--- Excerpt to read Enclosed Below ---

FUNERAL TO BE HELD TODAY
War Record and Service in Peace Well Known to Many-Was Scholarly Writer


Wade Hampton Manning died yesterday morning at 3:20 o'clock at his home, 1500 Washington Street, after an illness of only a few days. The cause of his death was pneumonia. The passing away of this gentleman of the old school removes from South Carolina one whom, kepping alive the traditions of his ancestry, inspired those who came after him, and who knew him, with all that could be desired in the Southland's history. His death removes one who has done much to preserve these records and his gentleness helped to maintaikn the high standard recognized before the days of 1860. the news of his death caused sorrow among his associates and friends. Wade Manning was always modest and retiring and it was with great difficulty that even his closest friends could secure from him many particulars in his career.

Mr Manning, son of Gov James Lawrence Manning, was born October 6, 1845. His older brother, Richard I Manning, has been dead for some years, and so has his sister, Mary Hampton Richardson, wife of Maj Henry Richardson of Columbia. Mrs David R Williams of Camden is his half-sister. Col Manning's mother was before her marriage Miss Susie Hampton, aunt of Gen Wade Hampton. Col Manning leaves his wife, formerly Miss Kate McLean of Richland County, and three children: Richard Lawrence Manning of Georgia, and Miss Kate Hampton Manning, and Mrs Susie Manning Inglesby, wife of Legare Inglesby of Columbia. Col Manning and R I Manning of Sumter, who happened to be in Columbia Wednesday, were first cousins.

--- End of Enclosed Excerpt to read ---
--- Data extracts Enclosed Below ---

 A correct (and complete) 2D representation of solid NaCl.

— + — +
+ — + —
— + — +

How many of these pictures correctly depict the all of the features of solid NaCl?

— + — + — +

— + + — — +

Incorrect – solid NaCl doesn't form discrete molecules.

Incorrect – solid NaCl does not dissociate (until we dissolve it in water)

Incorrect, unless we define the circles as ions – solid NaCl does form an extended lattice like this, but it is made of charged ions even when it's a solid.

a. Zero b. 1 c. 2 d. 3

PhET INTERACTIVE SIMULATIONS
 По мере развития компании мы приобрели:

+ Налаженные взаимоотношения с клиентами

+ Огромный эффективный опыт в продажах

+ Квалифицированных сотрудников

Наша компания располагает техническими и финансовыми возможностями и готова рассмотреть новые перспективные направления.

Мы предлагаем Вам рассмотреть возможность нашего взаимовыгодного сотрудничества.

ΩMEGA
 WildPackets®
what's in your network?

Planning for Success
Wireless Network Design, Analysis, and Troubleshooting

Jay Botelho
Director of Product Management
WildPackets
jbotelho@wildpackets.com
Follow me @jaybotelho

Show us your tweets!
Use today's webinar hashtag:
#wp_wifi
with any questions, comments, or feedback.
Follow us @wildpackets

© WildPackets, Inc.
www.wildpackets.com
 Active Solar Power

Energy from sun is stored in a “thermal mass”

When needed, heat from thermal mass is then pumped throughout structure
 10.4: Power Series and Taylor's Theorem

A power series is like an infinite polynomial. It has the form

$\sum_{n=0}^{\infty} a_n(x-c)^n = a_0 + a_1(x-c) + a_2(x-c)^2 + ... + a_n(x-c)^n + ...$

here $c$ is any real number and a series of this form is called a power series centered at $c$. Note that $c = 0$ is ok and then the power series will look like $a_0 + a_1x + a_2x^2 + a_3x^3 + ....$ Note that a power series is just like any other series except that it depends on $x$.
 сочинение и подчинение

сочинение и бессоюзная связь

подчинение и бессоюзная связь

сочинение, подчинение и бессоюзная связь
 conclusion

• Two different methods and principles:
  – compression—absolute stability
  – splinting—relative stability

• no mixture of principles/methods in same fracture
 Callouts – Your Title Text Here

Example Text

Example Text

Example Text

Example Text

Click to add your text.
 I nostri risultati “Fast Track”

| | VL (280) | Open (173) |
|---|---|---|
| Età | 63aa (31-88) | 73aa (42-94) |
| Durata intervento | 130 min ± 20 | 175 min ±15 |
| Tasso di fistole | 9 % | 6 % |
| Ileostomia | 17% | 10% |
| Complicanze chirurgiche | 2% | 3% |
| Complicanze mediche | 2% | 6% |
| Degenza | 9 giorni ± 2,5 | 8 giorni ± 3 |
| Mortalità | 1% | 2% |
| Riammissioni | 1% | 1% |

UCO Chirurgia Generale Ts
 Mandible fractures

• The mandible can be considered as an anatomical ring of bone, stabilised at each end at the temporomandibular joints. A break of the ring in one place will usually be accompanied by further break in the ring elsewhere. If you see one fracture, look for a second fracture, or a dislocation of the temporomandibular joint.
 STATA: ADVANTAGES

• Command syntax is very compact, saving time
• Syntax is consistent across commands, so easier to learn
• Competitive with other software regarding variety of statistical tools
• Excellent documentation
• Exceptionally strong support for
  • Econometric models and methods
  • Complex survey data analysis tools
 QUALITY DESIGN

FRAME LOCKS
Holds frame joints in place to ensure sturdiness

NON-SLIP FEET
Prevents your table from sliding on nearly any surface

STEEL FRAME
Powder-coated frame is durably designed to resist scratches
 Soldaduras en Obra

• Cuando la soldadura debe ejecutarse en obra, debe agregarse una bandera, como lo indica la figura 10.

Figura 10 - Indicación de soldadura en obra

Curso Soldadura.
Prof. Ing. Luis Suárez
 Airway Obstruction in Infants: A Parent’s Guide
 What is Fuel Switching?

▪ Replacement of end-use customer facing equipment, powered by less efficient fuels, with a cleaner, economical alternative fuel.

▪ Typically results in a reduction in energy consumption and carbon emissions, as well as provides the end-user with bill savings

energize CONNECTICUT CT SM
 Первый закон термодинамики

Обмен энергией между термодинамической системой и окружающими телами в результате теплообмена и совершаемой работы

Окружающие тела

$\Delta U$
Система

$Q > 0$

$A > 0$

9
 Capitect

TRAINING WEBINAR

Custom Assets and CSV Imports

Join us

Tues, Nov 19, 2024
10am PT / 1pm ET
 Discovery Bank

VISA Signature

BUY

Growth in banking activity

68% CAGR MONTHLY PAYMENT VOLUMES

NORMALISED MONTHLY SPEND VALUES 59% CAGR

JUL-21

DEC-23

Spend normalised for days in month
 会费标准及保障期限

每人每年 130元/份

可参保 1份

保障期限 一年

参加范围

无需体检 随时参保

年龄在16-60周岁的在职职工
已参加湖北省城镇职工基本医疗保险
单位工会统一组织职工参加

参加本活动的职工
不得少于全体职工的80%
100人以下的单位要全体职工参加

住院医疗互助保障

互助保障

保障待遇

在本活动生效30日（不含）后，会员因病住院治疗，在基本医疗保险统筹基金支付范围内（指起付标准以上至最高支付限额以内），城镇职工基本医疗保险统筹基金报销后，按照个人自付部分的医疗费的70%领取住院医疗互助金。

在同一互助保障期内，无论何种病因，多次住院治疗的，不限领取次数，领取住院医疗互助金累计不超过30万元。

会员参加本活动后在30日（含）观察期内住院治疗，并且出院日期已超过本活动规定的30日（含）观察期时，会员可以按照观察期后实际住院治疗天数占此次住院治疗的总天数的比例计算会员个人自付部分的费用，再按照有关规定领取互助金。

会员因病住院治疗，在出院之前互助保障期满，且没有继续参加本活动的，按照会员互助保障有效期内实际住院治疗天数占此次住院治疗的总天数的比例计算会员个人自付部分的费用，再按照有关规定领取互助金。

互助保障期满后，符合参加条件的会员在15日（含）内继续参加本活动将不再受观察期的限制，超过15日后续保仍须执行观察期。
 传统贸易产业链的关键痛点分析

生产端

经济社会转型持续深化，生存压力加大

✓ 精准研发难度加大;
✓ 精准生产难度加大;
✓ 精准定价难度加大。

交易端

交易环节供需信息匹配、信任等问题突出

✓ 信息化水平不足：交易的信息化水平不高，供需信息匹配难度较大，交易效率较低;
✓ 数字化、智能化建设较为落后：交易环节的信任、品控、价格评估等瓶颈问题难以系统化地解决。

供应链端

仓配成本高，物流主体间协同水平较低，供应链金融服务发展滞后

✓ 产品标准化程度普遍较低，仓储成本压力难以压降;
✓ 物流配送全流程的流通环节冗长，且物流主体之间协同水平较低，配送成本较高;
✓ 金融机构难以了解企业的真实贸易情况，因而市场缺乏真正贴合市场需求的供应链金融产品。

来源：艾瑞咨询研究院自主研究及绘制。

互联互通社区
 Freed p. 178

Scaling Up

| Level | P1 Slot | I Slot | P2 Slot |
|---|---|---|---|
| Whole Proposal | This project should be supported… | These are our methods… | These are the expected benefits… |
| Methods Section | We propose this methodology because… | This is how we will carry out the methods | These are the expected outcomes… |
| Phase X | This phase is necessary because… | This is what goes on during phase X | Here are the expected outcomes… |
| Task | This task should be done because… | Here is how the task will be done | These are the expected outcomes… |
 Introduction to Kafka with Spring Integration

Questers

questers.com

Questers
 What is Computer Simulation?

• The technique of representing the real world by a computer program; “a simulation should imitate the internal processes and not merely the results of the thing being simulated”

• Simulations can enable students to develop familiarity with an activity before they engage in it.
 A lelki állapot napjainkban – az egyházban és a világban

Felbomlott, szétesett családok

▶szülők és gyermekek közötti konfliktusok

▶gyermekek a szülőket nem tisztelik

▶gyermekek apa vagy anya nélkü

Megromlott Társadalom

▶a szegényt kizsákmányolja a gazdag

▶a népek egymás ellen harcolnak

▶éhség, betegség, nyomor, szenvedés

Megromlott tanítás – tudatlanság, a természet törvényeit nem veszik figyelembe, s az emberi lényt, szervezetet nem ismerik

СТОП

--- End of Enclosed Data extracts ---

• Your objective: Pick up the obituary of Wade Hampton Manning above where it stops, and continue it in the same style.

• Exercise output:
Col Manning was educated at Heidelberg and returned to this country shortly before Sumter was fired on, running away from Hillsboro academy, Hillsboro, NC, to join the Charleston Light Dragoons for the war. He served with that command on the Carolina coast and went with it to Virginia. After the battle of Hawe's Shop, May 28, 1864, in which his company was badly cut up along with the rest of Butler's cavalry, the command was withdrawn by Gen Hampton, shortly after dark. Federal prisoners said these troopers didn't know when they were whipped; in this engagement they had been surrounded and greatly outnumbered, but fought on as if they were victors. After the Hawes' Shop battle, Gen Hampton took Mr Manning to his office, saying, "Wade, hereafter you'll ride with me, boot to boot." Col Manning accordingly served as Gen Hampton's ordinary from the until the close of the war.

Afterward Col Manning served Gov Hampton as private secretary and held the same relation to Govs. Simpson, Jeter, and Hagood. The interval between the close of the War Between the Sections and the opening of the Hampton campaign to redeem the Stte from negro domination was spent by Col Manning in congenial labors as a sugar planter upon one of the family estates at Point Homus, about 30 miles above New Orleans, on the Mississippi. From the summer of 1882 until the fally of 1886, Col Manning lived on his brother's plantation in Orangeburg county. He returned to Columbia as State pension agent, under Comptroller General John S Verner, but resigned on December 4, 1890, when Capt B R Tillman was inaugurated as governor.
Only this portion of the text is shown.